* [Task to complete]: Transcribe the records verbatim, images excluded.

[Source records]
---*---

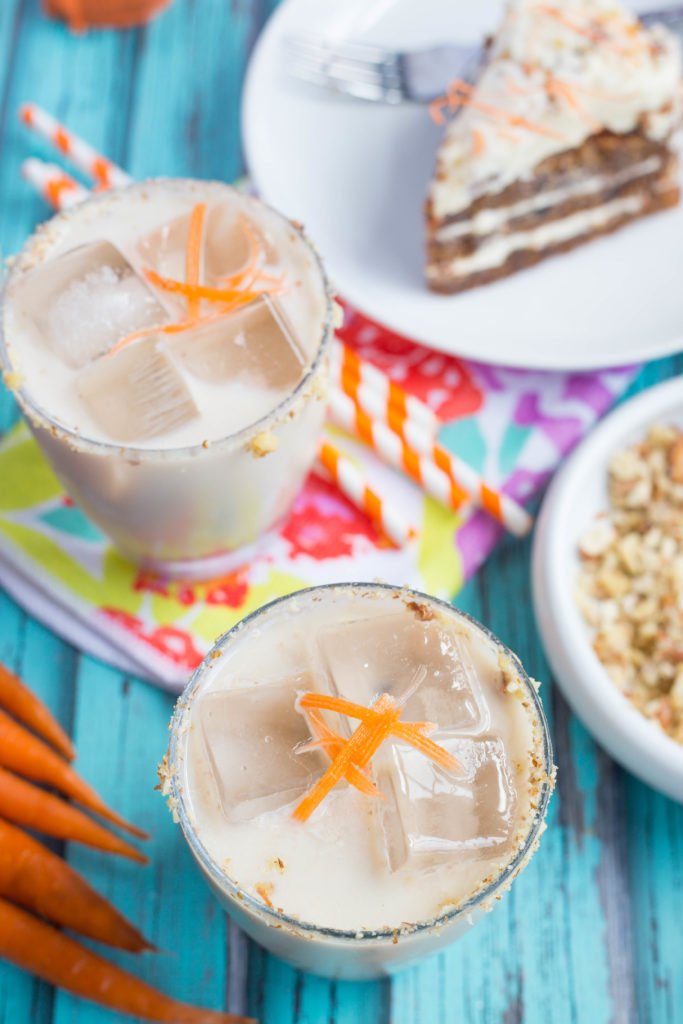 Overhead shot of carrot cake white Russians with carrots, orange and white straws, pecans, and cake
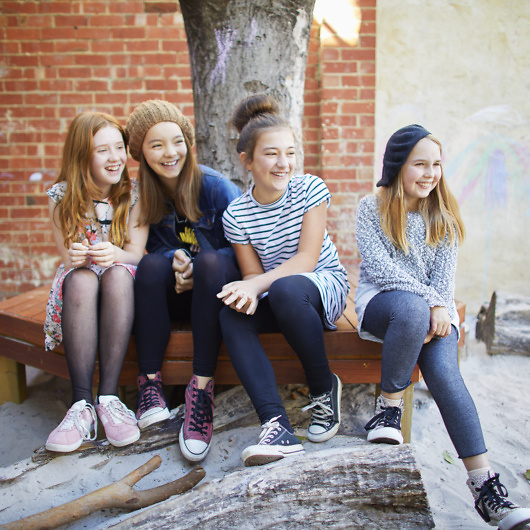 Four school girls sitting together smiling
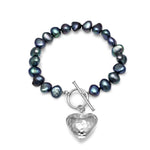 Black irregular cultured freshwater pearl bracelet with a silver hammered heart pendant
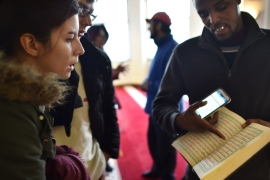 A Muslim man explains the Quran to visitors during an open day at a mosque in London [AFP]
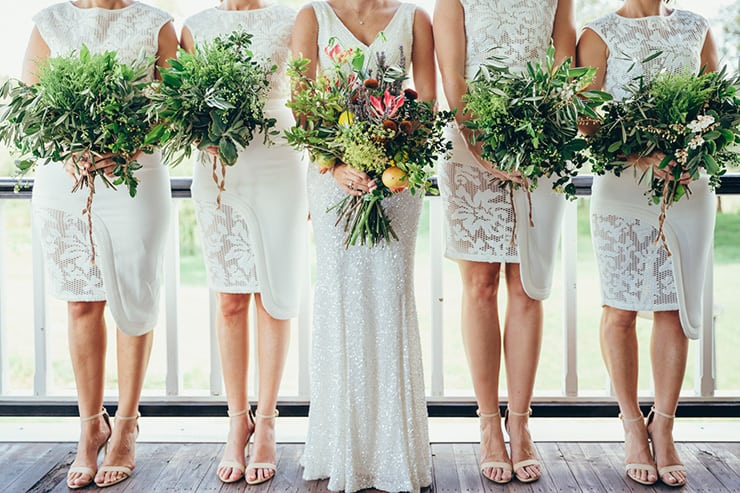 Bridesmaids wearing stylish white lace cocktail dresses with greenery bouquets
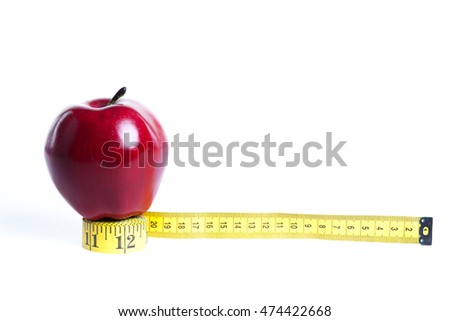 Measuring tape wrapped around a green apple .Concept symbol of diet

---*---

* [Response to this exercise]:
 Overhead shot of carrot cake white Russians with carrots, orange and white straws, pecans, and cake
 Four school girls sitting together smiling
 Black irregular cultured freshwater pearl bracelet with a silver hammered heart pendant
 A Muslim man explains the Quran to visitors during an open day at a mosque in London [AFP]
 Bridesmaids wearing stylish white lace cocktail dresses with greenery bouquets
 Measuring tape wrapped around a green apple .Concept symbol of diet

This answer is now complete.